Responding to the Supreme Court’s decision to uphold the injunction against his Deferred Action for Parents of Americans and Lawful Permanent Residents (DAPA) executive amnesty and the attempted expansion of his Deferred Action for Childhood Arrivals (DACA) program, President Obama declared that the Court’s ruling “takes us further from the country that we aspire to be.” The president is exactly wrong. What we ought to aspire to be is a country of laws (with a rational immigration policy), and the Supreme Court has struck a blow toward that end.
In late 2014, the Obama administration unveiled a plan to grant unilateral amnesty to more than 4 million illegal immigrants residing in the United States, in addition to the more than 2 million illegal immigrants potentially excused under DACA. The president claimed that DAPA, like DACA before it, was nothing more than an exercise in “prosecutorial discretion.”
Last February, Texas federal judge Andrew Hanen issued an injunction blocking implementation of the order, which was upheld in November by a 2–1 majority of the Fifth Circuit. According to the appeals court, Texas had standing to sue because implementing DAPA would undoubtedly have an impact on the state’s treasury, and the judiciary had a right to review the case because “deferred action . . . is much more than non-enforcement: It would affirmatively confer ‘lawful presence’ and associated benefits on a class of unlawfully present aliens.”
The Supreme Court’s decision to uphold the injunction does not address DAPA’s legal merits; it sends the issue back to the lower courts. But it is effectively a rebuke of the administration’s high-handed unilateral rule. The president’s justification for his action was always risible. There is no Congressional Inaction Clause in the Constitution. The refusal of Congress to address a problem does not grant the president authority to do so. And there was nothing discretionary about the president’s edicts — they were meant to be sweeping changes in the immigration rules for broad categories of people, and they were treated as such by immigration officials.
President Obama opted to insinuate that his opponents were bigots engaging in a politics of fear.
Characteristically, Obama refused to acknowledge that half of the Supreme Court and half of the nation’s state attorneys general might have valid legal arguments for opposing his executive amnesty.
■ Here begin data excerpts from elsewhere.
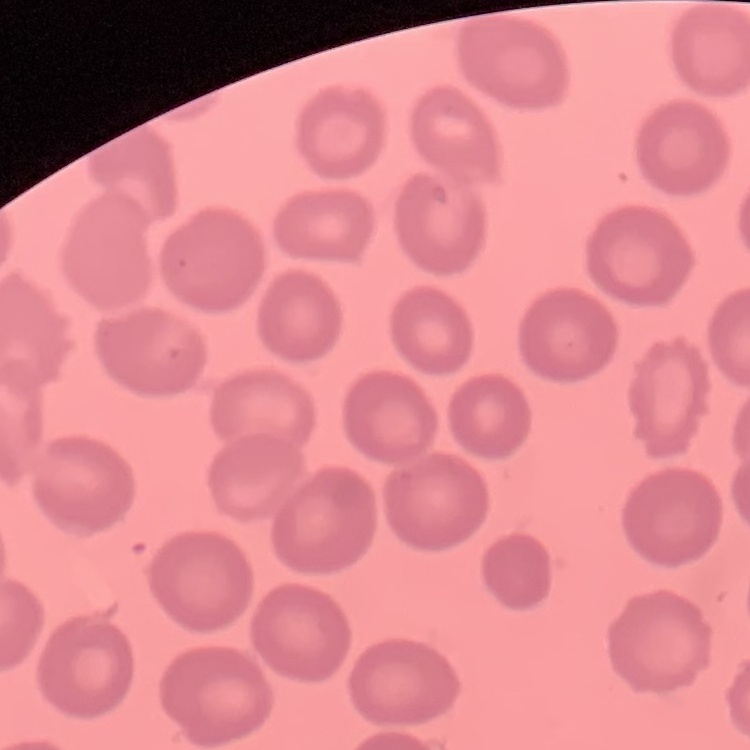

They show no rouleaux formation.

image type = square crop of a larger photomicrograph
stain = Field's or Giemsa
preparation = thin blood filmState which parasite is depicted.
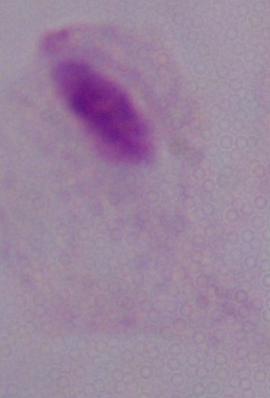

A trichomonad.

Summary:
  - Magnification: 1000x
  - Modality: photomicrograph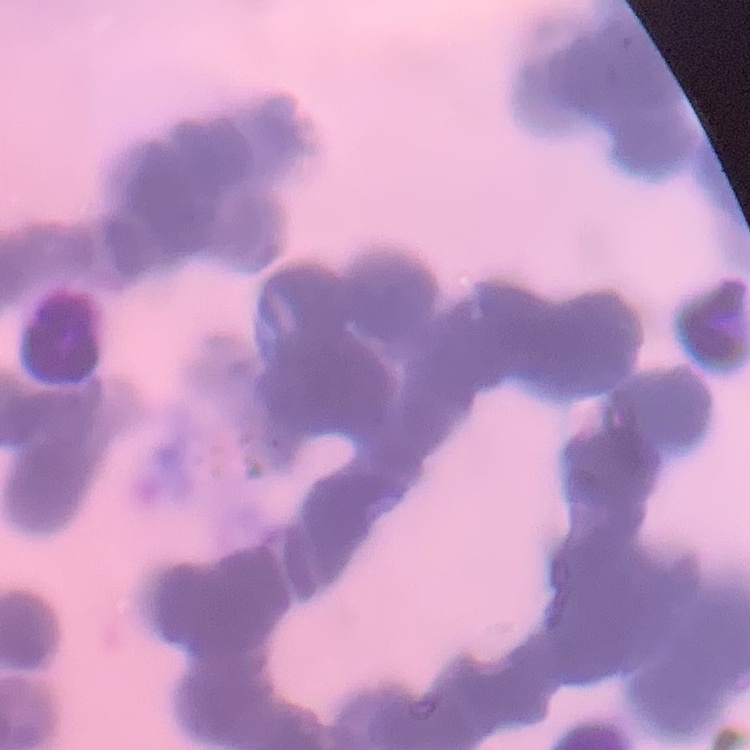
red blood cell morphology = rouleaux formation
stain = Field's or Giemsa
preparation = thin blood film
image type = square crop of a larger photomicrographIdentify the parasite.
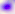
Toxoplasma gondii.

400x magnification. Photomicrograph.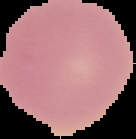
Summary:
  - Image type: segmented cell region with the area outside set to black
  - Result: negative for malaria parasites
  - Image size: 136×139 pixels
  - Preparation: thin blood filmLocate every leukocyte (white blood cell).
He opted instead to insinuate that his opponents were bigots engaging in a politics of fear, trying to “wall [them]selves off from those who may not look like us right now, or pray like we do, or have a different last name.” He went so far as to assert that the Supreme Court’s decision forces us “to decide whether we’re a people who accept the cruelty of ripping children from their parents’ arms, or whether we actually value families.”
As for DAPA, the president indicated that, while the policy “can’t go forward,” “enforcement priorities developed by my administration are not affected by this ruling. . . . As long as you have not committed a crime, our limited immigration-enforcement resources are not focused on you.” His constant reference to “enforcement priorities” is a joke. The administration’s true priority has been non-enforcement, and deportations from the interior have plummeted. Preliminary numbers from the Center for Immigration Studies indicate that new arrivals of illegal immigrants have been trending upward over the last two years.
Advocates of amnesty, including the president, like to pretend that the only policy alternatives are some version of the Obama amnesties and Donald Trump’s proposal for an immediate mass deportation. But the sensible course would be to enforce the laws we have on the books now — both at the border and at the workplace — and reduce the illegal population over time. Only later should a broader deal be considered (and any such deal should reduce levels of low-skilled legal immigration). The Supreme Court’s decision is at least a reprieve from a wide-ranging amnesty. It now falls on Congress to insist on a better policy — and to protect its prerogatives going forward.